Description of the task => Please extract every line of the records below that contains the word "list", copying each such line in full.

Data supplied =>

* * * * * * *

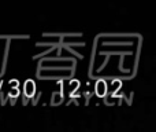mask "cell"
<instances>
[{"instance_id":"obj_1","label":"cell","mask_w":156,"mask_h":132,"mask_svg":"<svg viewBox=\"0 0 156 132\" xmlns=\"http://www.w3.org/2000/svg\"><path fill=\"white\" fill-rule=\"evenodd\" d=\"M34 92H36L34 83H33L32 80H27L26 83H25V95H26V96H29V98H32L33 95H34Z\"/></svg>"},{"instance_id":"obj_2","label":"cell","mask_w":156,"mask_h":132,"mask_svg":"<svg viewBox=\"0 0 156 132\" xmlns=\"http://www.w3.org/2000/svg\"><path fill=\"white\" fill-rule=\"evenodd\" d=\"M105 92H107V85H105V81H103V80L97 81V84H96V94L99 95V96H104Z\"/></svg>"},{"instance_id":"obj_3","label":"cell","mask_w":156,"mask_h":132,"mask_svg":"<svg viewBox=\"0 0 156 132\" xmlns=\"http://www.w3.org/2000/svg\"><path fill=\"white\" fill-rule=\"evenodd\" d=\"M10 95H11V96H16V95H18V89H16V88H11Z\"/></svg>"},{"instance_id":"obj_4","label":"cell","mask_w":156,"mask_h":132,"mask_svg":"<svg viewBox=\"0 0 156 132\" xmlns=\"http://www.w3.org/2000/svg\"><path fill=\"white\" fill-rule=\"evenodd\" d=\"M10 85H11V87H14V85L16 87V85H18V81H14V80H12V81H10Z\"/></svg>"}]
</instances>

* * * * * * *

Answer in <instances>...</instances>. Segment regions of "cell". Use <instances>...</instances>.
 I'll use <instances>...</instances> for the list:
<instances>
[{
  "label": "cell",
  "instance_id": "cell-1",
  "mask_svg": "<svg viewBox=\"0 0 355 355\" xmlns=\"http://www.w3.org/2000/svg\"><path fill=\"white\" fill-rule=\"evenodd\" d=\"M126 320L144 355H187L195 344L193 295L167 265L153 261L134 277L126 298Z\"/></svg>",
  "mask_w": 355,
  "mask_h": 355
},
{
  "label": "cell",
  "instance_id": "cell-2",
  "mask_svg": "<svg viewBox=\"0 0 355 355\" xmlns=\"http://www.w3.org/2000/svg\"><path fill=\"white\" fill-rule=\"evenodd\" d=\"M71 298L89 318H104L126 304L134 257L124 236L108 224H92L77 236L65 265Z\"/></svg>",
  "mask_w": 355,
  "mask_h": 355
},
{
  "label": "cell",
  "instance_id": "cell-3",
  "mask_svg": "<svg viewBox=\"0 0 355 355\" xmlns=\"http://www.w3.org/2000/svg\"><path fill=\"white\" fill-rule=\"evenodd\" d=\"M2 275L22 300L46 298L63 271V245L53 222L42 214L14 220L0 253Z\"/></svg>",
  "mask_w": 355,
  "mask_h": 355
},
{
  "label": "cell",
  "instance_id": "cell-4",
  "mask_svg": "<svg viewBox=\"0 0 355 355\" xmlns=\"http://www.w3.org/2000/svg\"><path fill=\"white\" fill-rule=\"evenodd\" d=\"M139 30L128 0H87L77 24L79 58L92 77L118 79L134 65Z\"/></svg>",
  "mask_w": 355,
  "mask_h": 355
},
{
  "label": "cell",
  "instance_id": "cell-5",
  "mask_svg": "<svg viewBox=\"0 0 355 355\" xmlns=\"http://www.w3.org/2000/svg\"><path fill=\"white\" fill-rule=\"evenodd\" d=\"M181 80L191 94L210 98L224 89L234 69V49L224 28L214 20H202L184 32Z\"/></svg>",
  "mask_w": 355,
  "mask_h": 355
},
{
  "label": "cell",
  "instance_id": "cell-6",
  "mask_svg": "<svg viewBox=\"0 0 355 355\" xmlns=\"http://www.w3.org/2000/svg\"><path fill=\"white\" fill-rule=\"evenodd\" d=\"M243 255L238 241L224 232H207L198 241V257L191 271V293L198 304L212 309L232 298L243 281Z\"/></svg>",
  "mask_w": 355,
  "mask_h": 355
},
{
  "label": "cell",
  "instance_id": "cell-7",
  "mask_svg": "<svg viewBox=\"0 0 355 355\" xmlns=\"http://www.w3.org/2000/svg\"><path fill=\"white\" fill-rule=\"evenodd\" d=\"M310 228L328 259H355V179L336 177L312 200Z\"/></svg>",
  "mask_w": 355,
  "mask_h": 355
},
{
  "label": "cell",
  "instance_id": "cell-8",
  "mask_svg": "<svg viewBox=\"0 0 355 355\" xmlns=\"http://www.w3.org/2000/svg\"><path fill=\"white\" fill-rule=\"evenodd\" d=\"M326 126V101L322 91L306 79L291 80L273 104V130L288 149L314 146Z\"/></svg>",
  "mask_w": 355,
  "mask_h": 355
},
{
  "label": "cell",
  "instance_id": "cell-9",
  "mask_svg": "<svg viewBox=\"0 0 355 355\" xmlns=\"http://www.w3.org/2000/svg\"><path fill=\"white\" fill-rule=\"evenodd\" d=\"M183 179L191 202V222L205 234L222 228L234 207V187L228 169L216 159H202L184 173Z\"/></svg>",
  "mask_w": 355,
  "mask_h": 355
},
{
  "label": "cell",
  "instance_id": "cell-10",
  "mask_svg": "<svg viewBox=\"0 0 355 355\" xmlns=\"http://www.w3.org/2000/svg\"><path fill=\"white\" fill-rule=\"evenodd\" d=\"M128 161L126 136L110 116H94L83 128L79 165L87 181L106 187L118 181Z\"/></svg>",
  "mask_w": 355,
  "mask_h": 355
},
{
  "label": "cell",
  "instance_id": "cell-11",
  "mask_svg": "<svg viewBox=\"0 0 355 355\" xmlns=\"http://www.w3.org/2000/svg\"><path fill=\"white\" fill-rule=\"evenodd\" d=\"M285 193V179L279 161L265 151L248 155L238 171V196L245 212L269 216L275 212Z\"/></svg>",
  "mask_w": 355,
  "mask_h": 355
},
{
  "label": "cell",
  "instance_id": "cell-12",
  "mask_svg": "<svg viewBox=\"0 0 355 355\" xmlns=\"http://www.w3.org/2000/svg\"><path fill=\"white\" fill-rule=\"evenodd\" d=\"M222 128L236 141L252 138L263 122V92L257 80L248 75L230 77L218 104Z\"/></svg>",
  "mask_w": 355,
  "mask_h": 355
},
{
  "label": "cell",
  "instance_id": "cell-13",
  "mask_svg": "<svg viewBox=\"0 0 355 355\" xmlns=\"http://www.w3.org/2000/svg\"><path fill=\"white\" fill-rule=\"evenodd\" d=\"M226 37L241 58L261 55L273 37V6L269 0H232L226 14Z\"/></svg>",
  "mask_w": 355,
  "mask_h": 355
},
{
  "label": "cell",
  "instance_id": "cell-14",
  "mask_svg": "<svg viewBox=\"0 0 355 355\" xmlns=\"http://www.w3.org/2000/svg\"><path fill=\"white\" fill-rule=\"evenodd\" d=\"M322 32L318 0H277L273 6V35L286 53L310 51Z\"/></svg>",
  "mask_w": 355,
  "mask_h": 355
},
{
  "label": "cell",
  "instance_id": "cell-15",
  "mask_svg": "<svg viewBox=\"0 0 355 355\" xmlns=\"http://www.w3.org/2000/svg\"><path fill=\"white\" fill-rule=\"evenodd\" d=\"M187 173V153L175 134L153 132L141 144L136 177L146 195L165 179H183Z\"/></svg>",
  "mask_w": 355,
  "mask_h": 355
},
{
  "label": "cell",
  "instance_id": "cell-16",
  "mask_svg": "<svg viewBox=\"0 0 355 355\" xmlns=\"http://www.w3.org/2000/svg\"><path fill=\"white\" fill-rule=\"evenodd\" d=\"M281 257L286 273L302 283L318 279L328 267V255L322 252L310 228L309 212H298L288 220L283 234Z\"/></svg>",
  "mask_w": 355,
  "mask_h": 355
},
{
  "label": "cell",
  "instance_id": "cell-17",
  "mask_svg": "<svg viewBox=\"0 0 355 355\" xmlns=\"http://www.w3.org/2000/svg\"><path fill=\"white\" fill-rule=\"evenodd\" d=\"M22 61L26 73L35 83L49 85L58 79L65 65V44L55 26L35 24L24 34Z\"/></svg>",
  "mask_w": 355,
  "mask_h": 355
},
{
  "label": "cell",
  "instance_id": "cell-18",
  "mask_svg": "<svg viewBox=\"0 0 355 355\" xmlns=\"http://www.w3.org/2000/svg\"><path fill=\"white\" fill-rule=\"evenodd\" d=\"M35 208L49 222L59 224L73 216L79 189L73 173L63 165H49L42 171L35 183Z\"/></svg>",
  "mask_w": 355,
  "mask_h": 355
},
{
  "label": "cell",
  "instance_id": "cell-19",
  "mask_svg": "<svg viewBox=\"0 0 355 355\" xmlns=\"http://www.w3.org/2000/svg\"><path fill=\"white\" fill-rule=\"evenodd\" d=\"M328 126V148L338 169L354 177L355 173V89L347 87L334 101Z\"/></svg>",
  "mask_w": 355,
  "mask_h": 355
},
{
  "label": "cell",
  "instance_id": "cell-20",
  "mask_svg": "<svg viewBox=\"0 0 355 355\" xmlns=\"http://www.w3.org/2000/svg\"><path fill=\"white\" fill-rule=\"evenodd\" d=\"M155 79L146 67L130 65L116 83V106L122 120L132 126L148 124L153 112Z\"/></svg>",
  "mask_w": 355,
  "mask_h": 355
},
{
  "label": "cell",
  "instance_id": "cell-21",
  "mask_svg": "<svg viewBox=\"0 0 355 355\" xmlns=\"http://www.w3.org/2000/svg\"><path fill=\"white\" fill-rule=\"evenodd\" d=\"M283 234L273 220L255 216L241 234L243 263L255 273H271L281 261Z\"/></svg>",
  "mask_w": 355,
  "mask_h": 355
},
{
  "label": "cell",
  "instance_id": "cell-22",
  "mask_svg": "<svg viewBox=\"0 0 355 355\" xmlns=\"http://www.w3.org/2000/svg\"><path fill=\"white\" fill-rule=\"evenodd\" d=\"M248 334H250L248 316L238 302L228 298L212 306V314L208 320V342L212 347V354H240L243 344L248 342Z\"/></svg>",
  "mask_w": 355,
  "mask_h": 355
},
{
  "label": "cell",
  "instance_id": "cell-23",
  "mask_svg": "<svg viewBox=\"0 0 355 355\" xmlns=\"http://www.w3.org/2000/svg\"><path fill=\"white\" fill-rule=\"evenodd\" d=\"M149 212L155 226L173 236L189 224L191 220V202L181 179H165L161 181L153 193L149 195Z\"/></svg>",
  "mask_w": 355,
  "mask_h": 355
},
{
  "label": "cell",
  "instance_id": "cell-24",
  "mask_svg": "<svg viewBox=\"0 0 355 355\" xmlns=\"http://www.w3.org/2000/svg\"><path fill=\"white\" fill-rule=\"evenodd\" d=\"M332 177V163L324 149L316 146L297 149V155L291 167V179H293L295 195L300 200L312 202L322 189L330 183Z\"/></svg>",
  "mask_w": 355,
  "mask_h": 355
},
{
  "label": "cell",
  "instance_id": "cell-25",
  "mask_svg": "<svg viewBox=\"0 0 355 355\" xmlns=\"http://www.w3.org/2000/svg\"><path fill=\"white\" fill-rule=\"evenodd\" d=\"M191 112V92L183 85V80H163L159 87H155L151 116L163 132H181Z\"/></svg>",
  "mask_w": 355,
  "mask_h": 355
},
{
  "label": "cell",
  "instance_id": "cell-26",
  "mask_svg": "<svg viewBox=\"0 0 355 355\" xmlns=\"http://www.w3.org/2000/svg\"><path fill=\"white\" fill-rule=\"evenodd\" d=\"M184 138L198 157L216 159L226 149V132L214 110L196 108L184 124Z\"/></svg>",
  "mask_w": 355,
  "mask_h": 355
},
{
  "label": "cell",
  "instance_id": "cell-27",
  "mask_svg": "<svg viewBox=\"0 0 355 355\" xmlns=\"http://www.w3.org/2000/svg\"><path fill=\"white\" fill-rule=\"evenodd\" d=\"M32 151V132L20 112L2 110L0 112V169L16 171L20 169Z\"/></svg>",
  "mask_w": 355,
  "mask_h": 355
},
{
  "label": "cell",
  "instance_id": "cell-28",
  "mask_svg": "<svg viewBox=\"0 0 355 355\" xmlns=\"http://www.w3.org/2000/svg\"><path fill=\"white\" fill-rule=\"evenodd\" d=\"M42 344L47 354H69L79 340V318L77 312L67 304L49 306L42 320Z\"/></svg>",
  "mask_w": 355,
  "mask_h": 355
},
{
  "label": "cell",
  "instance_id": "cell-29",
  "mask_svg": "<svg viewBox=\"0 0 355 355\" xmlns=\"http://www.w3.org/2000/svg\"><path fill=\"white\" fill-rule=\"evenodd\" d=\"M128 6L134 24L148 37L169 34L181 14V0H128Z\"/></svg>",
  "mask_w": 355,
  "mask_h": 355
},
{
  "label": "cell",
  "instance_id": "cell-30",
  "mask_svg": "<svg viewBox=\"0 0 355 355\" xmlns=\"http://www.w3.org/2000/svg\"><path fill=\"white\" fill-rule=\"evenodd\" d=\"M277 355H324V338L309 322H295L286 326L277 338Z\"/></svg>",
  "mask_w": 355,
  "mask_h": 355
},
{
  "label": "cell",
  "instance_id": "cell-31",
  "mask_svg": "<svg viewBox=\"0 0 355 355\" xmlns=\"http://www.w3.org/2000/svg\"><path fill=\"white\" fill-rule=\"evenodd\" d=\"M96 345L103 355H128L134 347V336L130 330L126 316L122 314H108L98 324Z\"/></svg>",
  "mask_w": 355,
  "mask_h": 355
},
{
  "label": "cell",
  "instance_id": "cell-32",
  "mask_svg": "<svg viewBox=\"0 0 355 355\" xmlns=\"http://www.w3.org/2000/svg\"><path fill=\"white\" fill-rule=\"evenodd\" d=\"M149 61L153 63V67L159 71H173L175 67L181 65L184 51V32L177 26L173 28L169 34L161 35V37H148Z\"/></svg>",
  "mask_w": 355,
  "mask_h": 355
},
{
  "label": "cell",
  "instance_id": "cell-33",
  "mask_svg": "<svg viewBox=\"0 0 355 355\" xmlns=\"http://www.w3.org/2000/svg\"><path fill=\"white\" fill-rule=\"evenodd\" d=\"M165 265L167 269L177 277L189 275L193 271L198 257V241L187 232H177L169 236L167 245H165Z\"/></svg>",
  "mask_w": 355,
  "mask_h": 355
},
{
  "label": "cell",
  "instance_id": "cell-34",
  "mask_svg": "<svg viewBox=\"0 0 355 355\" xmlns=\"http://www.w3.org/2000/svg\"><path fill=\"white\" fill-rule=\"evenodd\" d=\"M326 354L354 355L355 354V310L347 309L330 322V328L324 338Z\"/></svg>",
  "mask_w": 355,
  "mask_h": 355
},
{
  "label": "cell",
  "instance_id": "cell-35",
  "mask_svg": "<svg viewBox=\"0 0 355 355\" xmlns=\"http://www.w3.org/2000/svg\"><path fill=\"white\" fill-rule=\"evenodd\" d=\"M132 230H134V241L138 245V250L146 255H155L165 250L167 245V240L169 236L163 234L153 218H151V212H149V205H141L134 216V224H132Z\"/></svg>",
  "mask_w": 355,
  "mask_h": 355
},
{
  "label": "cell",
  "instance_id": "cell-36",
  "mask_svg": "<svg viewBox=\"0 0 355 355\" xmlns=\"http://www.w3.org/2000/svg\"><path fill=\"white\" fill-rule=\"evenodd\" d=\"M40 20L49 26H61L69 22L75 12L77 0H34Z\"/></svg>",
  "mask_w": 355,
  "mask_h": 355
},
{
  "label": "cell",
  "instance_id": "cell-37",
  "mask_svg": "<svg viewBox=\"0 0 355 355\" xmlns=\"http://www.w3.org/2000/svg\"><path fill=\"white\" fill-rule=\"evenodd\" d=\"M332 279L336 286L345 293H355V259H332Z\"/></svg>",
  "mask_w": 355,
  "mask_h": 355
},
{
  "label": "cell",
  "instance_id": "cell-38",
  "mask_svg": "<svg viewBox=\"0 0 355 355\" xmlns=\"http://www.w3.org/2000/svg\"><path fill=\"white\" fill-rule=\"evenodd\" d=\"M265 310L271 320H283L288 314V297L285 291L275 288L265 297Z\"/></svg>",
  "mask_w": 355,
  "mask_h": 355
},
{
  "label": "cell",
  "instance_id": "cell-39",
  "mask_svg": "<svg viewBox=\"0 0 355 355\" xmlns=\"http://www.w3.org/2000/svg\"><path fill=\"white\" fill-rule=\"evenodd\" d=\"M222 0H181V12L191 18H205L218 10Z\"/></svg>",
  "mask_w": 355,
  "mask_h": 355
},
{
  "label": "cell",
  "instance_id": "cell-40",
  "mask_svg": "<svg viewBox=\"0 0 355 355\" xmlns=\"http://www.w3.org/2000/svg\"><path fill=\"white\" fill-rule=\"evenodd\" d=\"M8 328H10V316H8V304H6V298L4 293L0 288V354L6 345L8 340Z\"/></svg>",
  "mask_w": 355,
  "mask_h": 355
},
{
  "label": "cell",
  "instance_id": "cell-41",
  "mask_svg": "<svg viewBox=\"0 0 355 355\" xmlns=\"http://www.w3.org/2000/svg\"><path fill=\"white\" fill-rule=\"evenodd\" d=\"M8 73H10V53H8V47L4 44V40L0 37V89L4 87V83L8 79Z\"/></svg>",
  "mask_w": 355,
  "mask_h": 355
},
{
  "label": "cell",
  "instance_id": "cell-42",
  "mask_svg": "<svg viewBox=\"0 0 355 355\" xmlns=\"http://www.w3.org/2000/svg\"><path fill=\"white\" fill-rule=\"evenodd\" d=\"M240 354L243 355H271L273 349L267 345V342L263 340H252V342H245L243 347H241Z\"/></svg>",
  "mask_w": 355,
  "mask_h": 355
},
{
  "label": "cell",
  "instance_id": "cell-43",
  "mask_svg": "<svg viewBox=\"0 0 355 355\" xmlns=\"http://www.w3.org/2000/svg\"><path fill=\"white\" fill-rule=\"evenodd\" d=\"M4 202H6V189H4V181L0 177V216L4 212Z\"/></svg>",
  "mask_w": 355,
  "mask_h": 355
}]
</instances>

* * * * * * *

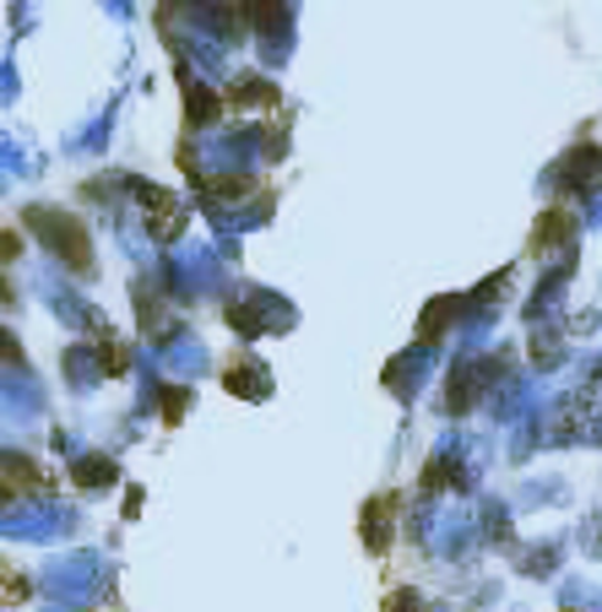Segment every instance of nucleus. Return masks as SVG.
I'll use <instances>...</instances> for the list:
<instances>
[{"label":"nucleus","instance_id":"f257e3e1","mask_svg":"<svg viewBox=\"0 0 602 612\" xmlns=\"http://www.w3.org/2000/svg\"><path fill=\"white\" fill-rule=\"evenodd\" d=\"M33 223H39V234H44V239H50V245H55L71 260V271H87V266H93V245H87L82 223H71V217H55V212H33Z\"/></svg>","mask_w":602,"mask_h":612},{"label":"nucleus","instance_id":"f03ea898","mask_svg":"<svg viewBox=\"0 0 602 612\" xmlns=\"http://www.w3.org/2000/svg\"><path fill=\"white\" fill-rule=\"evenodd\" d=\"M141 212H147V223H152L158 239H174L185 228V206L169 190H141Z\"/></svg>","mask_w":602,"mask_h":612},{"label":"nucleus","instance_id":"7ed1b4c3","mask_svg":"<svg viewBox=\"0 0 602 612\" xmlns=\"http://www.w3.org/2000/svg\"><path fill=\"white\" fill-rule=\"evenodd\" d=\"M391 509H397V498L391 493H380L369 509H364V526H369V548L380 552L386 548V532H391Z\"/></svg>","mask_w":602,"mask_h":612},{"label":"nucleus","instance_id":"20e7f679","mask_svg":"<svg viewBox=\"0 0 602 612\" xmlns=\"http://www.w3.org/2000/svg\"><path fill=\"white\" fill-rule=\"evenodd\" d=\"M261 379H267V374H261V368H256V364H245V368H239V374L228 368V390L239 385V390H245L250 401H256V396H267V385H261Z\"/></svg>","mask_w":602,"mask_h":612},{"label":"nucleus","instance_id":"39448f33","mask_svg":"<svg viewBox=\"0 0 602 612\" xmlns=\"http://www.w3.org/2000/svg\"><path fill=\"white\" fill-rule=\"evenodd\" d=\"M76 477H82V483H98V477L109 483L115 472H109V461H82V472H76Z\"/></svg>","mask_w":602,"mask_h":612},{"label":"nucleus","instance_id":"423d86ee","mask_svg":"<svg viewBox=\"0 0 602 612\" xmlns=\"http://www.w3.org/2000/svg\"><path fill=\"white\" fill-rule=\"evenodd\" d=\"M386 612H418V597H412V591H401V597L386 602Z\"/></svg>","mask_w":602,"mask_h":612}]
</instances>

* * * * * * *

Final answer =>
 I'll use <instances>...</instances> for the list:
I'll use <instances>...</instances> for the list:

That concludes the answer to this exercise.